-- Try it --
Would it be possible to copy exactly the lines from the one containing "New Zealand, site" to the end of the entries, including both and nothing else?

(Collected data entries)
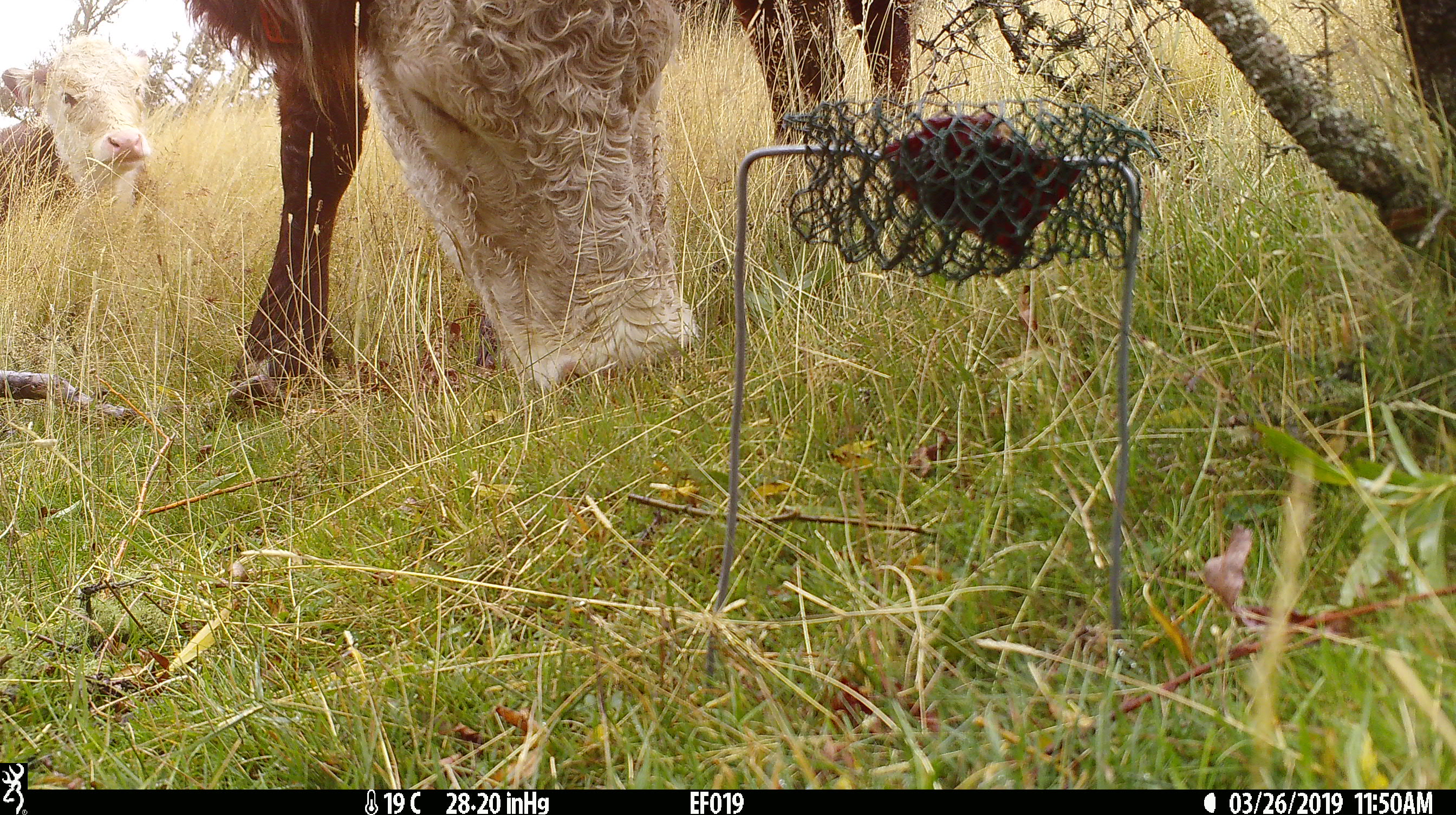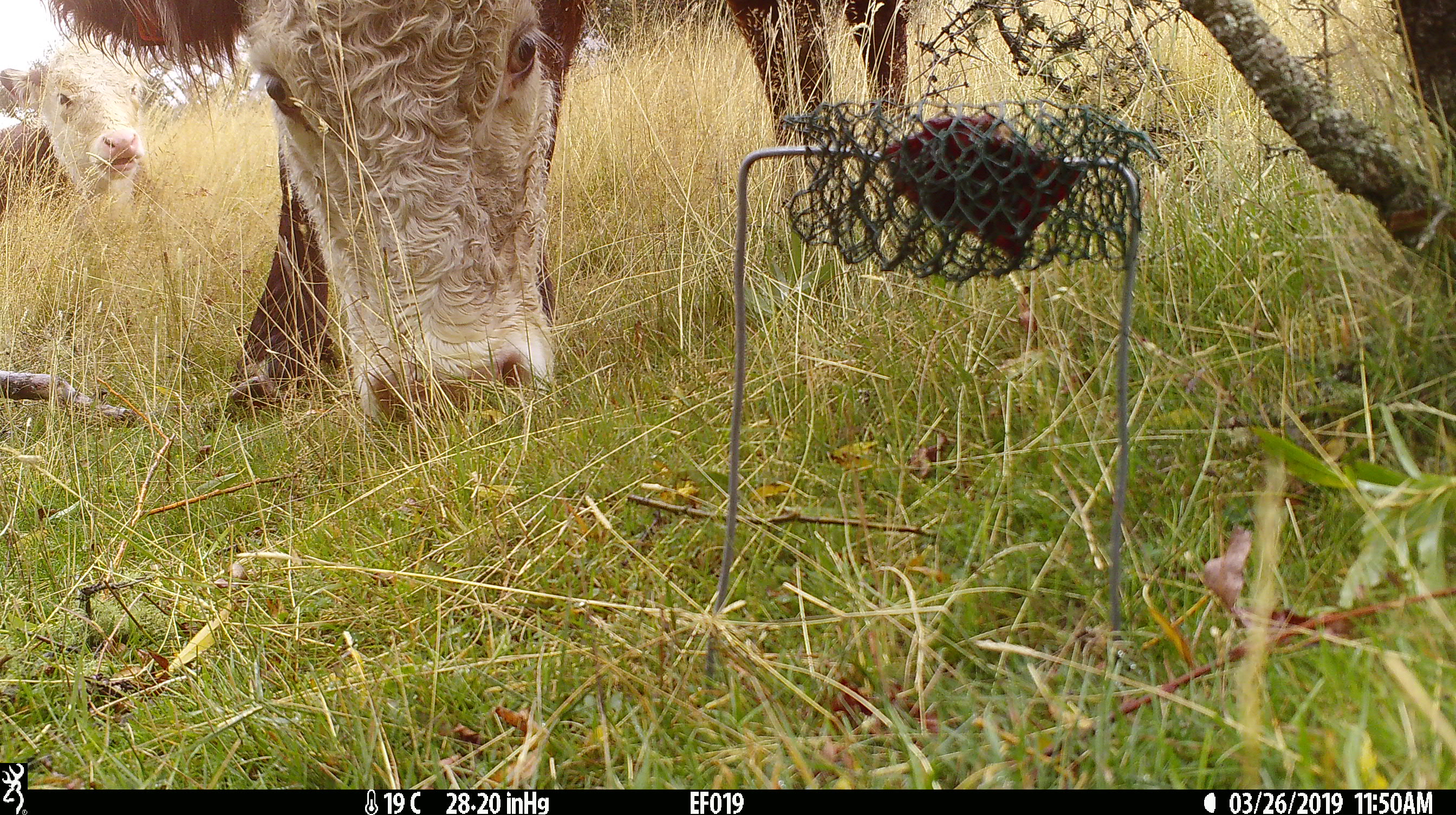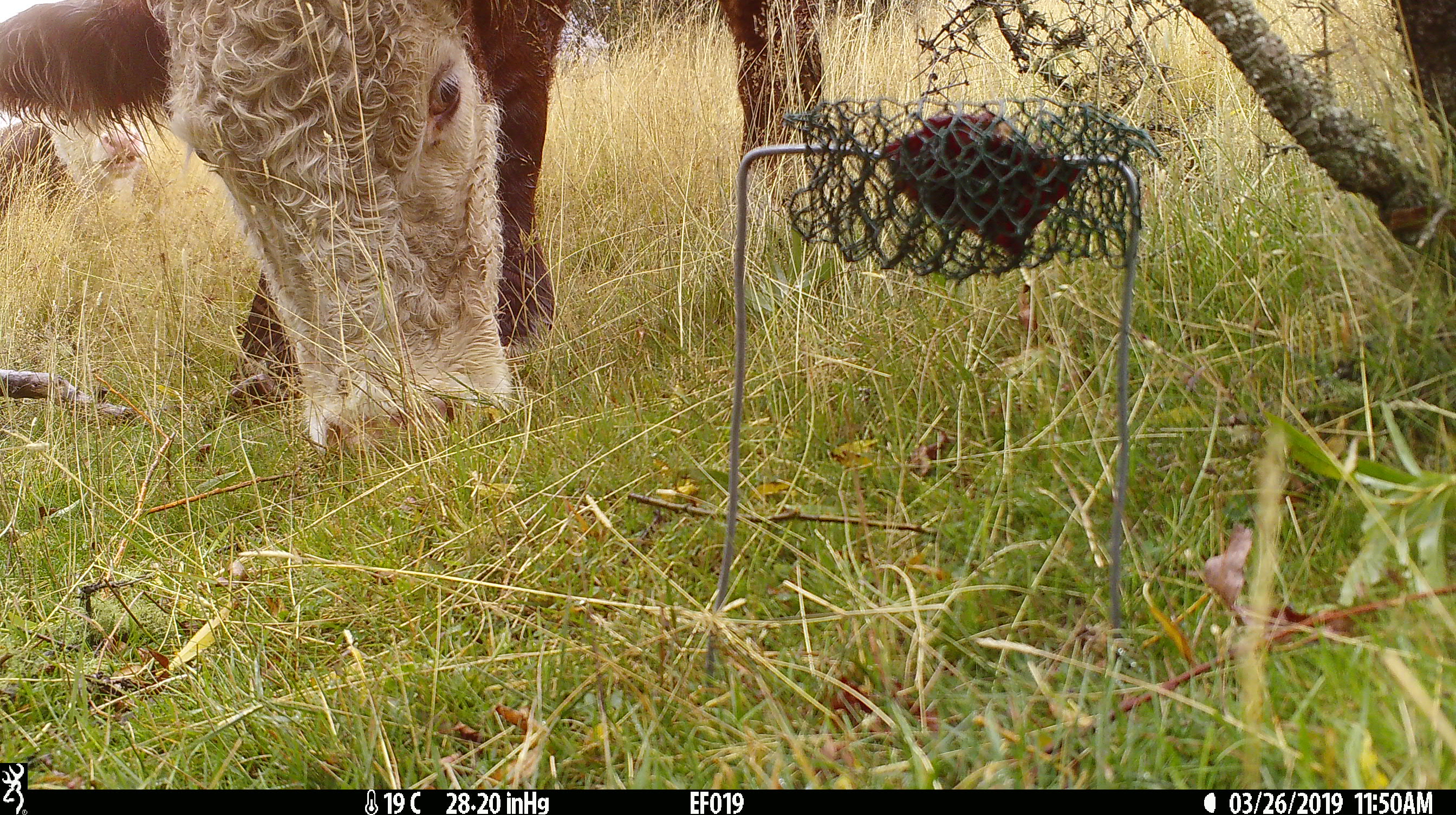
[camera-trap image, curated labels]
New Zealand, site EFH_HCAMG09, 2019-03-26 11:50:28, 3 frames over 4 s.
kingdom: Animalia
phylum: Chordata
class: Mammalia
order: Artiodactyla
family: Bovidae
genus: Bos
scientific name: Bos taurus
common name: domestic cow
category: cow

-- Answer to the problem --
New Zealand, site EFH_HCAMG09, 2019-03-26 11:50:28, 3 frames over 4 s.
kingdom: Animalia
phylum: Chordata
class: Mammalia
order: Artiodactyla
family: Bovidae
genus: Bos
scientific name: Bos taurus
common name: domestic cow
category: cow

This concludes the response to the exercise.